Also important is current vegetation cover-- are you willing to cut down a lot of huge old trees to get the light you need for your passive solar design, solar panels, greenhouse, and gardens?  If properly planned you can meet all your water needs from roof catchment so water is not such a big issue.  You can easily meet all your heating needs for at least 7 months of the year, and a significant amount for the balance with passive solar design.  Grid electricity is nice here but with the right site (full winter sun) you can get by with solar year round. One more factor almost as important as aspect is exposure to prevailing winds.  I have stood shivering from cold in full sun in the summertime on the south face of a building located in a kind of landscape wind tunnel that funnels a day breeze increasing its velocity.  Also important is access to friends, family, and business contacts.   Don't discount burned or logged sites, they are preferable in some ways as you have a blank slate and no guilt about cutting down big spruce trees..

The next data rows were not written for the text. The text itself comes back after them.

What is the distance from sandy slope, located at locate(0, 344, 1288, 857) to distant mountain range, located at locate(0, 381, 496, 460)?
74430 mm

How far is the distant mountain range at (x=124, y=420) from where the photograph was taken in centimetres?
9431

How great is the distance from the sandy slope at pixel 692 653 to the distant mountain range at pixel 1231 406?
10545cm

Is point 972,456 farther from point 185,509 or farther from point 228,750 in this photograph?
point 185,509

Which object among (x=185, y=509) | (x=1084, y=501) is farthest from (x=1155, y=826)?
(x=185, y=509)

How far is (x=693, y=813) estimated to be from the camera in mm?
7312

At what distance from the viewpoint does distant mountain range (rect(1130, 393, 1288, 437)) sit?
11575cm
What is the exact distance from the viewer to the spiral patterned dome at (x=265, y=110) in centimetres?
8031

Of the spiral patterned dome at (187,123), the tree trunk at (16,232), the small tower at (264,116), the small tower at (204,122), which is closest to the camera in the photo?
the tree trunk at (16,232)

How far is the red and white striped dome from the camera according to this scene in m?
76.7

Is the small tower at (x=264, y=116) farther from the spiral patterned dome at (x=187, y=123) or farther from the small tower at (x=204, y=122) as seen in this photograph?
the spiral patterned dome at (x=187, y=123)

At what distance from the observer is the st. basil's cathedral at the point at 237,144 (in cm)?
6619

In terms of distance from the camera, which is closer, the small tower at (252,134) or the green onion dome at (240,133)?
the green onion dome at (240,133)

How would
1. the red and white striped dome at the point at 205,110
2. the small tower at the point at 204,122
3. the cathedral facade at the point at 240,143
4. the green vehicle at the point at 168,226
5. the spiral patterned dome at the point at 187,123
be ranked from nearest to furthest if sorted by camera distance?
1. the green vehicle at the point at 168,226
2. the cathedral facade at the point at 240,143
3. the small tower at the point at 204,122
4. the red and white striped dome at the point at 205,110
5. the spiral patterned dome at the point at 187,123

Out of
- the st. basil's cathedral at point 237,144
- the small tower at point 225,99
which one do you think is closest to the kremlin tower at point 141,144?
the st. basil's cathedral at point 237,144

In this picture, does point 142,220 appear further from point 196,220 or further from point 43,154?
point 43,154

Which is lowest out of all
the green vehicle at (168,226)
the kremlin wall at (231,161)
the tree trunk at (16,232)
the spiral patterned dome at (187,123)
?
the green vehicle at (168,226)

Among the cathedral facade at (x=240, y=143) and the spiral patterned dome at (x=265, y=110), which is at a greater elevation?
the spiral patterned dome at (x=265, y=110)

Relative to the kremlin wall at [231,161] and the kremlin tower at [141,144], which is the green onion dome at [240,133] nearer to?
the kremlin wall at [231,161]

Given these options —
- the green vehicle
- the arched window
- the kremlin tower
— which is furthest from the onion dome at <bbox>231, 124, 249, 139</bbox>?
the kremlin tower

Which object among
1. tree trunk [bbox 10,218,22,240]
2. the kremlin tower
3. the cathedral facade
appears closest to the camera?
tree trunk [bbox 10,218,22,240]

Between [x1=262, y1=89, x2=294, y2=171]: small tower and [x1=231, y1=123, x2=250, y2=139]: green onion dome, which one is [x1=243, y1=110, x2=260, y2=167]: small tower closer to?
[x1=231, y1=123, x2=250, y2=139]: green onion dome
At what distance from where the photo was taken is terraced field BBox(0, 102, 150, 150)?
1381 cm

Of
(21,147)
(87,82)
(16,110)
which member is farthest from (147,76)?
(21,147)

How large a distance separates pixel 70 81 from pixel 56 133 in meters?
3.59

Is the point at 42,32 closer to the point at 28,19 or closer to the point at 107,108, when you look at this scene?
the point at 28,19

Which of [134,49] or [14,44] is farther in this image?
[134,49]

a couple of websites i have found useful are
www.homerrealestate.com
and
http://mapserver.borough.kenai.ak.us/kpbmapviewer/

the second one is the kenai peninsula borough parcel viewer with lots of good info about all the lots in the borough in map form


and plant lots of nut pines (where they won't eventually shade your house and gardens) right away- pinus koraiensis, pinus cembra, pinus sibirica, pinus albicaulis, pinus pumila, and likely others.... lawyers nursery is a good source for some of these.